While many banks are skeptical of bitcoin, none are skeptical of blockchain. But the marriage of the two is where it gets dicey. Because while central banks are looking into issuing digital currency, the biggest banks think the technology isn’t evolved enough to handle the world’s biggest payment systems.

Case in point: while Bank of America won’t allow their customers to trade bitcoin futures, the company itself has received at least 43 patents for Blockchain, the most of any other payment firm. Why? Because the slow processing of cross-border payments is one of the areas most commonly identified as ripe for blockchain-based innovation. And everyone wants to jump on the bandwagon.

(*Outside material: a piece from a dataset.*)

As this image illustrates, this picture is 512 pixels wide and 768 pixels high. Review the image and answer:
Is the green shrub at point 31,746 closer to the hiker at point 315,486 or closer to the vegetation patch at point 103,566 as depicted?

“…in a world where you can stream video from the space station, but you can’t move your own money from point A to point B…how do we take advantage of technology available today to dramatically accelerate the nature of how transactions and payments happen?” – Brad Garlinghouse, CEO, Ripple

Right now capital is sitting in pre-funded accounts all around the world. When you decide to work with someone, you transfer your currency and they transfer theirs. But what if you didn’t have to pre-fund those accounts? Ripple wants to disrupt this model with sub-second cross-border payments and automated best pricing from its network. Since Ripple payments are nearly instant, their model removes credit and liquidity risk from the process, thus lowering bank (and societal) costs considerably.

Ripple sees an opportunity to make payments faster and cheaper by connecting different ledgers and thereby creating a universal protocol and solving the multi-trillion liquidity problem. And they’re not alone.